MATERIAL FOR THE TASK:
#####
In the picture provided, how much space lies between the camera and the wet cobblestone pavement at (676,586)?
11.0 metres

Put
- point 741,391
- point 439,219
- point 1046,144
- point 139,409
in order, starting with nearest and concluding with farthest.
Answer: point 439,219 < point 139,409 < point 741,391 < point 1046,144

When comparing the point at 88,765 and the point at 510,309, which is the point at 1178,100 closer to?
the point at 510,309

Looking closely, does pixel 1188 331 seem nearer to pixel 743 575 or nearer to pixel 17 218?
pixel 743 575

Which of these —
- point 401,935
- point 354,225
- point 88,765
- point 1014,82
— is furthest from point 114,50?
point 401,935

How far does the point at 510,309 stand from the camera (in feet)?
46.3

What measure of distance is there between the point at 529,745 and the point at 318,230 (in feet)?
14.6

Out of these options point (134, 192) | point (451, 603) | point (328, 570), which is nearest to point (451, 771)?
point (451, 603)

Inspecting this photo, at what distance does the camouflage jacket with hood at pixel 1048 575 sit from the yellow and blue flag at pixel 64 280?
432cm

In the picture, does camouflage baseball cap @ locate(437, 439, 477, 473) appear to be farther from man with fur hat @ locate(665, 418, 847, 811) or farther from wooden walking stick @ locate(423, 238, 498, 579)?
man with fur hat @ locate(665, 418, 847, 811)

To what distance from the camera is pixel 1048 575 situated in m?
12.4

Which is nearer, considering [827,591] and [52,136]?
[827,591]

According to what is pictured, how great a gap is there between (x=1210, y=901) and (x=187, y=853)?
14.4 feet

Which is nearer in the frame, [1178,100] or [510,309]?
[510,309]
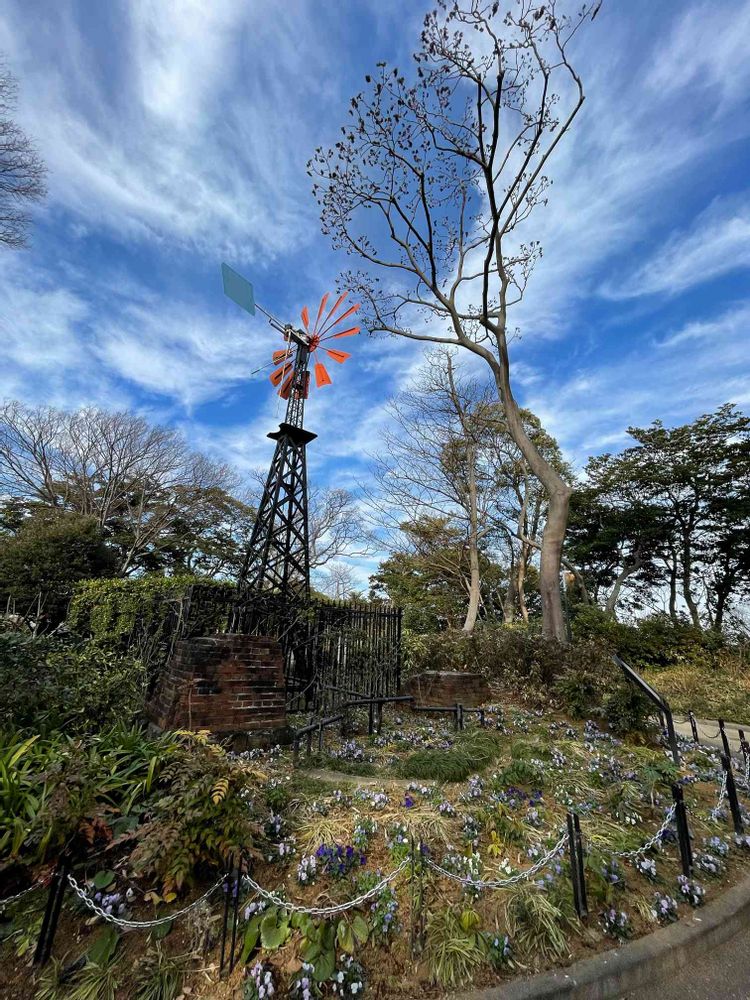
#####
WHAT YOU SHOULD DO:
Write out the lines exactly, beginning with the line containing "Out of these" and continuing through the last of the lines, and leave out the pictures.

WRITTEN RESPONSE:
Out of these options point (134, 192) | point (451, 603) | point (328, 570), which is nearest to point (451, 771)?
point (451, 603)

Inspecting this photo, at what distance does the camouflage jacket with hood at pixel 1048 575 sit from the yellow and blue flag at pixel 64 280?
432cm

In the picture, does camouflage baseball cap @ locate(437, 439, 477, 473) appear to be farther from man with fur hat @ locate(665, 418, 847, 811) or farther from wooden walking stick @ locate(423, 238, 498, 579)?
man with fur hat @ locate(665, 418, 847, 811)

To what distance from the camera is pixel 1048 575 situated in m?
12.4

Which is nearer, considering [827,591] and [52,136]?
[827,591]

According to what is pictured, how great a gap is there between (x=1210, y=901) and (x=187, y=853)?
14.4 feet

Which is nearer in the frame, [1178,100] or [510,309]?
[510,309]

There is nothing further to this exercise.